## LATIHAN
**a.** Dalam bacaan tentang Muslim di Jerman, Mounir Azzaoui disebut sebagai mantan apa?
**b.** Lanjutkan bacaan tentang Muslim di Jerman, dimulai setelah kalimat terakhir yang ada.

## BACAAN
Selasa, 10 Maret 2009

MUSLIM JERMAN

Setelah berpuluh tahun kehadiran Islam dan Muslim cenderung informal, keduanya akhir-akhir ini menghadapi fokus pemindaian publik. Ini adalah hasil dari ketertarikan terhadap subjek Islam yang semakin meningkat, demikian menurut Mounir Azzaoui, mantan juru bicara Badan Muslim Pusat di Jerman (ZMD).

Lima tahun terakhir Islam dikarakteristikan dengan krisis, serangan teroris, diskusi atas karitkatur dan pernyataan Paus; yang terjadi hampir tiga bulan sekali. "Kami selalu memiliki debat besar," ujar Mounir.

Dalam hitungan kasar, tiga perempat Muslim di Jerman merupakan imigran atau keturunan Turki. Jajak Pendapat Representatif menunjukkan 84 % Muslim di Jerman menginginkan tinggal di Jeman. Beberapa 60 ribu diantaranya telah menjadi warga negara Jerman.

Beberapa asosiasi Muslim bahkan mengubah ruangan kerja mereka menjadi tempat sholat temporer demi memfasilitasi kebutuhan keagamaan yang semakin bertambah. Ini kemudian menjadi pertanda nyata pertama kehadiran Muslim di Jerman.

## BAHAN YANG DITAMPILKAN
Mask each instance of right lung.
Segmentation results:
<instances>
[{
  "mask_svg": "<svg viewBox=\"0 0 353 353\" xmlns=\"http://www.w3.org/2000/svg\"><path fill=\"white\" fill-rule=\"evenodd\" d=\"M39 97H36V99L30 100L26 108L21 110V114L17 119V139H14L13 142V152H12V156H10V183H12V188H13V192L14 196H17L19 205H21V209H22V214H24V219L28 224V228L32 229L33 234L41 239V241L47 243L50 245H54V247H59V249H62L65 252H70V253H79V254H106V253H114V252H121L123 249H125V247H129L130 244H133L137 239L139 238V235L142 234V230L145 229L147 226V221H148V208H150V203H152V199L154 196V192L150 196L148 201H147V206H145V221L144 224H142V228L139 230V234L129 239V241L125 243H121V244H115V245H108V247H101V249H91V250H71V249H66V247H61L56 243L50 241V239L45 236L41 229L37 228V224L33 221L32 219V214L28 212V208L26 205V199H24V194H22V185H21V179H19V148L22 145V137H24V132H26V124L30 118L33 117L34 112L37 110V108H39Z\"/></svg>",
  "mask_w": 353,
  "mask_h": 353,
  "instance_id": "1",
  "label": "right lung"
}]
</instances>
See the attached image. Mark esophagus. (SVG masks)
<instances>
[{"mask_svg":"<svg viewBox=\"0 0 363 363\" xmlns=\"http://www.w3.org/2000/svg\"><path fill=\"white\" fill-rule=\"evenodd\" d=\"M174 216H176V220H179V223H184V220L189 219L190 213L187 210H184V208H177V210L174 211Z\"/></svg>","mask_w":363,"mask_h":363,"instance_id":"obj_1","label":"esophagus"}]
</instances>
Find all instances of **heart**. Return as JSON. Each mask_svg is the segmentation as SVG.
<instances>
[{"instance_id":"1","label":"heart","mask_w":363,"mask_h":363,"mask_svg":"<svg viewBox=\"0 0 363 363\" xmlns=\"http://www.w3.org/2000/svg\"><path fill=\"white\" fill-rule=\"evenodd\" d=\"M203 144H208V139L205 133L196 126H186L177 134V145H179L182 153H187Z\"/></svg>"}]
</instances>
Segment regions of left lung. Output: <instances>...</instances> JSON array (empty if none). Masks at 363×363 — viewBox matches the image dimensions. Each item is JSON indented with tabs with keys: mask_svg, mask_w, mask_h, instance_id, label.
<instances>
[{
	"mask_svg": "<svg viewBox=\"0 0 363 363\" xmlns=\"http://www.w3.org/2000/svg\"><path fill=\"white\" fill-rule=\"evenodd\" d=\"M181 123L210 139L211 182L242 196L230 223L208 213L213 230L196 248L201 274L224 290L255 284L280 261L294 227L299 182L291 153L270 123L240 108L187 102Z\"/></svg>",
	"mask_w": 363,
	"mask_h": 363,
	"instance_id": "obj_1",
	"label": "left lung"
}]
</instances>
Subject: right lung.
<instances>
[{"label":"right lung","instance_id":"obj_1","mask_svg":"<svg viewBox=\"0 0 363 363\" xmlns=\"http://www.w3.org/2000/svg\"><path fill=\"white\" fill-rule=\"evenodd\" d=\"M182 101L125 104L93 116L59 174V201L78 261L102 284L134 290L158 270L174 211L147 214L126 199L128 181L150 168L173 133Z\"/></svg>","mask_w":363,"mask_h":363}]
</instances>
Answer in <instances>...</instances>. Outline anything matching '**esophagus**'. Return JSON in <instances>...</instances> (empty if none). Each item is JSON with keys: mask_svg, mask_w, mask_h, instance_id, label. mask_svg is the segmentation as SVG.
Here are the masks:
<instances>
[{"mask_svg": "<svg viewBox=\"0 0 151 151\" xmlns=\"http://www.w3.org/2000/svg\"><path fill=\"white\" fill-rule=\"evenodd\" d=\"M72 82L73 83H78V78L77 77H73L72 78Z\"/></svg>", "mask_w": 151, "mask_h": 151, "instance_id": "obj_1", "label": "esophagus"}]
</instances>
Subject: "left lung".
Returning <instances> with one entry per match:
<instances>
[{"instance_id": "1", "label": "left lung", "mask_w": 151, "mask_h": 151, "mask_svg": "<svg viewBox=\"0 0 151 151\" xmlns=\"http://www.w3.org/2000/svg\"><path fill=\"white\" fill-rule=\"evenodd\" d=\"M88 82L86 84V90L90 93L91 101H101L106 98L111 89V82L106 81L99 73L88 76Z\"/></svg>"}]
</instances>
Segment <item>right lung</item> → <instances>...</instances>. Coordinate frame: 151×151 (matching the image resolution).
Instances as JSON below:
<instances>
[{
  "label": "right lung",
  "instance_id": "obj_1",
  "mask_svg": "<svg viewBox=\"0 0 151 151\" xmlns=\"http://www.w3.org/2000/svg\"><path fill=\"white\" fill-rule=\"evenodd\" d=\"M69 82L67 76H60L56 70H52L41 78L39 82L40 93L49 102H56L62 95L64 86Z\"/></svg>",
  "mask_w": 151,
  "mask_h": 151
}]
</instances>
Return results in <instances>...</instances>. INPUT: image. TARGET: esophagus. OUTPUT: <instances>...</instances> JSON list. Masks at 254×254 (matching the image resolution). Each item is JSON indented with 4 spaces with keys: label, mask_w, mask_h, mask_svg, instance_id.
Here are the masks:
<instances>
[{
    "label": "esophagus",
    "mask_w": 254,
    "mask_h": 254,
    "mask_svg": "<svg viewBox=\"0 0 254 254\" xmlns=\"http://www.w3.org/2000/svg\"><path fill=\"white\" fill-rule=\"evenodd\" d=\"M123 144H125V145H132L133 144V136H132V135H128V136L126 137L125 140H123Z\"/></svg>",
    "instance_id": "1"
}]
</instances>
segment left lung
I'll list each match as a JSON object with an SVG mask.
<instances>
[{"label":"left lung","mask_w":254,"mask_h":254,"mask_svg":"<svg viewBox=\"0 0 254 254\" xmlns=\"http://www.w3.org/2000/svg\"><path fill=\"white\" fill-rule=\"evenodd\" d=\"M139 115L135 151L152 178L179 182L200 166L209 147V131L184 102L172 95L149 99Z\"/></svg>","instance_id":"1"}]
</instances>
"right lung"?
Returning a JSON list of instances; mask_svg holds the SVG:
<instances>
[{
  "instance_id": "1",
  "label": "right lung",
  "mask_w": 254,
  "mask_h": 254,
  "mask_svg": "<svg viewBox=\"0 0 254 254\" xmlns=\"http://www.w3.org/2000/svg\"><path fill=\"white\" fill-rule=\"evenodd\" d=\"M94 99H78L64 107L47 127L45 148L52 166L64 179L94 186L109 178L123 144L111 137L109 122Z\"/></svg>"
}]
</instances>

--

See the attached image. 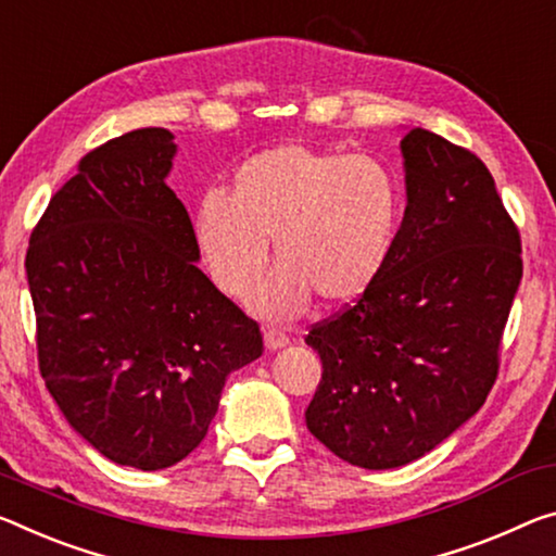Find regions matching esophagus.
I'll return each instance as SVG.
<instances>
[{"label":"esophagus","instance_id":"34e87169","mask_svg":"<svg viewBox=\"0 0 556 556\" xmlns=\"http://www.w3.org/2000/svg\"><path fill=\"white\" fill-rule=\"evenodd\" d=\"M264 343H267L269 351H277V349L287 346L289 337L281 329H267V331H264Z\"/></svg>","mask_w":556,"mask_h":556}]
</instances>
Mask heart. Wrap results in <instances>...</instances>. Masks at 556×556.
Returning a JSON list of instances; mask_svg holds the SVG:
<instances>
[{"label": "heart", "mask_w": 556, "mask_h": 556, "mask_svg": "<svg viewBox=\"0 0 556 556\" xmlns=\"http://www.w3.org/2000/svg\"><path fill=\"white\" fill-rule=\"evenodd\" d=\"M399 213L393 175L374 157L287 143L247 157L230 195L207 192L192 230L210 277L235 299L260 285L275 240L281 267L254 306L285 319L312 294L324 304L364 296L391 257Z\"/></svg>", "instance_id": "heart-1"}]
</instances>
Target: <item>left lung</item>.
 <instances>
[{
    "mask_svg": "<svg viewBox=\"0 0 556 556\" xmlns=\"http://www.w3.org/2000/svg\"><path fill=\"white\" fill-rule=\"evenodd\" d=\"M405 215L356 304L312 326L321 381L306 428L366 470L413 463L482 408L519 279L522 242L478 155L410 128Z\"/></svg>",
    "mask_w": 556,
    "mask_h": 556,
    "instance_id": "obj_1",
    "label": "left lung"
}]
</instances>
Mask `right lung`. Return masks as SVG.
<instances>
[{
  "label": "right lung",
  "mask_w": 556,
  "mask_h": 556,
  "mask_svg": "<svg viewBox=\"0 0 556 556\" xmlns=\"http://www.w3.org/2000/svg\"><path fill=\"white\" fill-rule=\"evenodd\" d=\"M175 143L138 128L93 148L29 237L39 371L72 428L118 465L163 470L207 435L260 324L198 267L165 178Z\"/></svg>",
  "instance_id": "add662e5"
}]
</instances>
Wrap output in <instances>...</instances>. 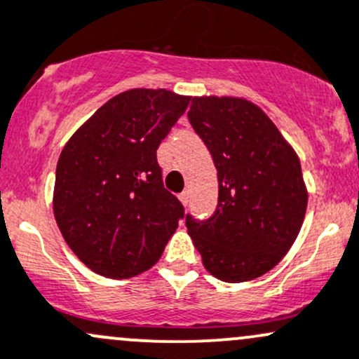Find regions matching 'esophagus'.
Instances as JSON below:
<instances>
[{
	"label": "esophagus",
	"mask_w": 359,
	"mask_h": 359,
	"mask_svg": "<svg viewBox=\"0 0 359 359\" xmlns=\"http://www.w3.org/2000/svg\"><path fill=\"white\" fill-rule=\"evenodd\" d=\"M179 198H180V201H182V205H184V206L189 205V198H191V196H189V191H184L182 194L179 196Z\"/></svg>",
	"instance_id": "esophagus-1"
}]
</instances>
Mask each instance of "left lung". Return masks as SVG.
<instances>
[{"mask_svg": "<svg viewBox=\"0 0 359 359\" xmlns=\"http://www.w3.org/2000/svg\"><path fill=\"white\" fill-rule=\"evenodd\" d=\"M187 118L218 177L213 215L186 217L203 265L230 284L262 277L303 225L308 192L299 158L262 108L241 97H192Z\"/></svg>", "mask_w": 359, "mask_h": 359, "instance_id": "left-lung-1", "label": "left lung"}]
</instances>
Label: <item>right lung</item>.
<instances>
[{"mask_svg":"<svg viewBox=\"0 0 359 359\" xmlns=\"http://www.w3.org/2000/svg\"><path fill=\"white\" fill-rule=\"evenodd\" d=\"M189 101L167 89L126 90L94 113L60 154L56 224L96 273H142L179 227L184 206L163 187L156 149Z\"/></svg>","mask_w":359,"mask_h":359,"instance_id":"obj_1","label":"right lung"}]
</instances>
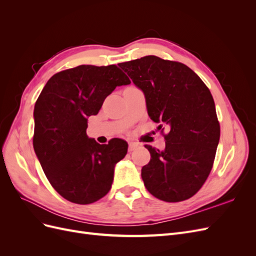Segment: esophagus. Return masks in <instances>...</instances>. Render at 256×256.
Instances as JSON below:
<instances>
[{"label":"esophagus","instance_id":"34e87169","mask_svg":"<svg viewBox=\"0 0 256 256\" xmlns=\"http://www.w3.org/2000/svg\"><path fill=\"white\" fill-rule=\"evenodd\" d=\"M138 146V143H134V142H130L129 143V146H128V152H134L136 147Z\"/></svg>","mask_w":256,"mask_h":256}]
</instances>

## JAWABAN PER SOAL
**a.** Mantan juru bicara Badan Muslim Pusat di Jerman (ZMD).

**b.**
Sedikit demi sedikit, Muslim dan organsasi mereka mencari tempat-tempat yang dapat digunakan beribadah dalam jangka waktu lama. Kini ada lebih dari 2.000 ruang ibadah yang digunakan setiap hari, dan hari ini ada 159 arsitektur ternama bertujuan sebagai masjid yang telah atapun dalam tahap dibangun. Sementara 140 proyek konstruksi serupa masuk dalam tahap perencanaan.

Muslim yang makin bertumbuh melihat fokus jati diri etnis yang masih melekat sebagai salah satu kendala dalam umat Islam. "Ini menjadi masalah, karena warg Muslim terbesar terkait dengan Turki. Seingga koneksi yang ada dalam topik Islam selalu mengarah pada masalah khas Turki," ujar Leyla Massoudi, mahasiswa Muslim di kota Cologne.

Tuntutan keadila dan pengakuan jika mereka juga, seperti hanya grup etnis lain, paling tidak, merupakan bagian pengaruh warga asing.

Mounir sendiri mengatakan status pendidikan dan pengajaran Islam merupakan hal problematik. Benar-benar menjadi masalah utama dari bentuk komunitas maupun organisasi Muslim karena tidak ada pengajaran yang menyoal situasi lokal kehidupan Muslim di Jerman. Lembaga dan organisasi luput dari hal tersebut--yang justru hanya dianggap masalah politik belaka.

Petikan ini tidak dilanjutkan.